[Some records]

====

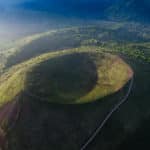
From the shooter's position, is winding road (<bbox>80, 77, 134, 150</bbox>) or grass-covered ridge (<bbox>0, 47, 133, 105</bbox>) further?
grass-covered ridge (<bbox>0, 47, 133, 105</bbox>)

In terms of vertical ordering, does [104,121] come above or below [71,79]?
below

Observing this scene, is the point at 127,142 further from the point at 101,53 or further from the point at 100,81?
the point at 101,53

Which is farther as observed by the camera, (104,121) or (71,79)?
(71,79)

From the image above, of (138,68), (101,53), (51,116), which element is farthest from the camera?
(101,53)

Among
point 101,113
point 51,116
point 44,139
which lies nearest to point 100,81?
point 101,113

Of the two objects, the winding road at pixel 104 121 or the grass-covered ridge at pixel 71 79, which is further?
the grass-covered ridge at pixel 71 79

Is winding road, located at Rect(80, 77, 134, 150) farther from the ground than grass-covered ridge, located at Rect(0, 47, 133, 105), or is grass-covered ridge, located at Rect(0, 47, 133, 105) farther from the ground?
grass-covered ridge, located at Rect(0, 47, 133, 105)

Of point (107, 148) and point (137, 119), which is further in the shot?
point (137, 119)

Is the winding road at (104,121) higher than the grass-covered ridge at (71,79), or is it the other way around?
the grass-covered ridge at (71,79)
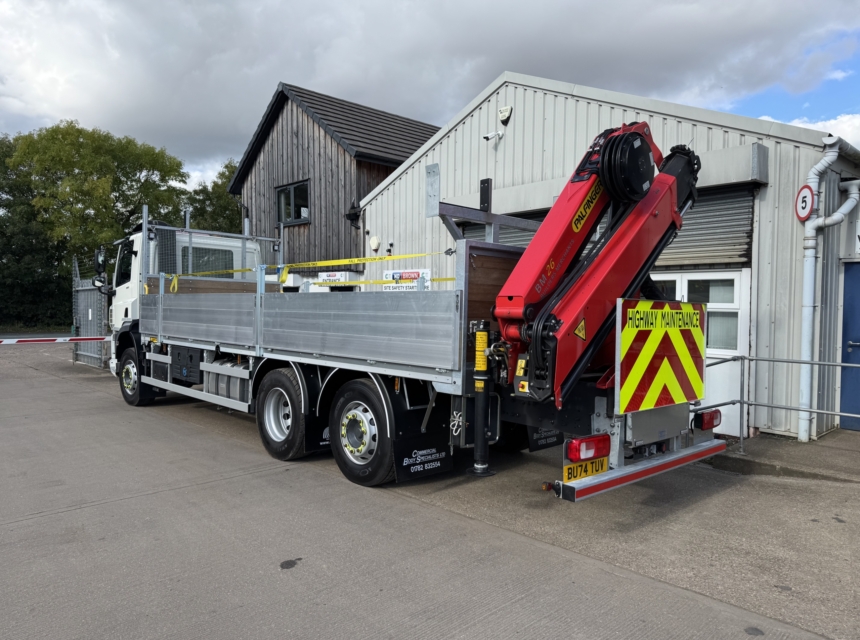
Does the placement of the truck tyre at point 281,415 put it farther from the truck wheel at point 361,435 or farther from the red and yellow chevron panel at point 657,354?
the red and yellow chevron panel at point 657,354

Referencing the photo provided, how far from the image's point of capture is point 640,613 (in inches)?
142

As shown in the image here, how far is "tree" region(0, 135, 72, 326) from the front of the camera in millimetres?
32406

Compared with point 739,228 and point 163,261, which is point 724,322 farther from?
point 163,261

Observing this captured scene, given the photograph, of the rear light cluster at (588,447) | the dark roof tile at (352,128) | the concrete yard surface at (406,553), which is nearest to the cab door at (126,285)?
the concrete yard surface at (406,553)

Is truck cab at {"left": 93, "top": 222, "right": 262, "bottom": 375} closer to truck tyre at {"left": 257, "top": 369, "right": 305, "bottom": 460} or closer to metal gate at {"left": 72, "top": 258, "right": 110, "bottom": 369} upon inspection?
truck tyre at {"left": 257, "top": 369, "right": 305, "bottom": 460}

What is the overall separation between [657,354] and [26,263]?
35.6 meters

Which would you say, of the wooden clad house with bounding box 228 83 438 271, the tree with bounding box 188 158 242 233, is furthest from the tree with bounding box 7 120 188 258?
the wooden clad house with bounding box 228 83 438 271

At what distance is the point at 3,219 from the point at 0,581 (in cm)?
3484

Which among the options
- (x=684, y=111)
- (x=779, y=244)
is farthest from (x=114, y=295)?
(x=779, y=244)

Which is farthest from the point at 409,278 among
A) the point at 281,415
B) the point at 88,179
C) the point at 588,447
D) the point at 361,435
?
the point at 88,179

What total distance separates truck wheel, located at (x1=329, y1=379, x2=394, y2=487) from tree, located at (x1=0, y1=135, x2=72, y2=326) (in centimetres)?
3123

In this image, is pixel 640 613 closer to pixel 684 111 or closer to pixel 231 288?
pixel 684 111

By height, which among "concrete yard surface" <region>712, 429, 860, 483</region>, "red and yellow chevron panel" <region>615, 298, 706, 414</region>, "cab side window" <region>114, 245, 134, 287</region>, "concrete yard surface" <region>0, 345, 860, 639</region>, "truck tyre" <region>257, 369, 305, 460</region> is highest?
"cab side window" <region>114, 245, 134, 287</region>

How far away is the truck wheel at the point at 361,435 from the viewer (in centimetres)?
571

====

Turn every line of the entries above into a numbered list, dropping the blank lines and leaving out the pictures.

1. From the shooter's position, is winding road (<bbox>80, 77, 134, 150</bbox>) or grass-covered ridge (<bbox>0, 47, 133, 105</bbox>) further?
2. grass-covered ridge (<bbox>0, 47, 133, 105</bbox>)
3. In terms of vertical ordering, does [104,121] come above or below [71,79]?
4. below
5. Observing this scene, is the point at 127,142 further from the point at 101,53 or further from the point at 100,81?
6. the point at 101,53
7. Which is farther as observed by the camera, (104,121) or (71,79)?
8. (71,79)
9. From the image above, of (138,68), (101,53), (51,116), which element is farthest from the camera?
10. (101,53)
11. Among
12. point 101,113
13. point 51,116
14. point 44,139
15. which lies nearest to point 100,81?
16. point 101,113
17. Of the two objects, the winding road at pixel 104 121 or the grass-covered ridge at pixel 71 79, which is further?
18. the grass-covered ridge at pixel 71 79
19. Is winding road, located at Rect(80, 77, 134, 150) farther from the ground than grass-covered ridge, located at Rect(0, 47, 133, 105), or is grass-covered ridge, located at Rect(0, 47, 133, 105) farther from the ground?
20. grass-covered ridge, located at Rect(0, 47, 133, 105)
21. Of point (107, 148) and point (137, 119), which is further in the shot?
22. point (137, 119)
23. Is the winding road at (104,121) higher than the grass-covered ridge at (71,79), or is it the other way around?
24. the grass-covered ridge at (71,79)
25. Does the placement of the truck tyre at point 281,415 put it farther from the truck wheel at point 361,435 or farther from the red and yellow chevron panel at point 657,354?
26. the red and yellow chevron panel at point 657,354
27. Referencing the photo provided, how far from the image's point of capture is point 640,613 (in inches)?
28. 142
29. As shown in the image here, how far is "tree" region(0, 135, 72, 326) from the front of the camera in millimetres?
30. 32406
31. Compared with point 739,228 and point 163,261, which is point 724,322 farther from?
32. point 163,261
33. Observing this captured scene, given the photograph, of the rear light cluster at (588,447) | the dark roof tile at (352,128) | the concrete yard surface at (406,553), which is nearest to the cab door at (126,285)?
34. the concrete yard surface at (406,553)
35. Is truck cab at {"left": 93, "top": 222, "right": 262, "bottom": 375} closer to truck tyre at {"left": 257, "top": 369, "right": 305, "bottom": 460} or closer to metal gate at {"left": 72, "top": 258, "right": 110, "bottom": 369} upon inspection?
36. truck tyre at {"left": 257, "top": 369, "right": 305, "bottom": 460}
37. What is the overall separation between [657,354] and [26,263]?
38. 35.6 meters
39. Which would you say, of the wooden clad house with bounding box 228 83 438 271, the tree with bounding box 188 158 242 233, is furthest from the tree with bounding box 7 120 188 258?
40. the wooden clad house with bounding box 228 83 438 271
41. At what distance is the point at 3,219 from the point at 0,581 (in cm)?
42. 3484
43. Which among the options
44. - (x=684, y=111)
45. - (x=779, y=244)
46. is farthest from (x=114, y=295)?
47. (x=779, y=244)
48. Which is farthest from the point at 409,278 among
49. A) the point at 281,415
50. B) the point at 88,179
51. C) the point at 588,447
52. D) the point at 361,435
53. ?
54. the point at 88,179
55. What total distance separates truck wheel, located at (x1=329, y1=379, x2=394, y2=487) from tree, located at (x1=0, y1=135, x2=72, y2=326) (in centimetres)?
56. 3123
57. In this image, is pixel 640 613 closer to pixel 684 111 or closer to pixel 231 288?
58. pixel 684 111
59. By height, which among "concrete yard surface" <region>712, 429, 860, 483</region>, "red and yellow chevron panel" <region>615, 298, 706, 414</region>, "cab side window" <region>114, 245, 134, 287</region>, "concrete yard surface" <region>0, 345, 860, 639</region>, "truck tyre" <region>257, 369, 305, 460</region> is highest?
60. "cab side window" <region>114, 245, 134, 287</region>
61. How far away is the truck wheel at the point at 361,435 from the viewer (in centimetres)?
62. 571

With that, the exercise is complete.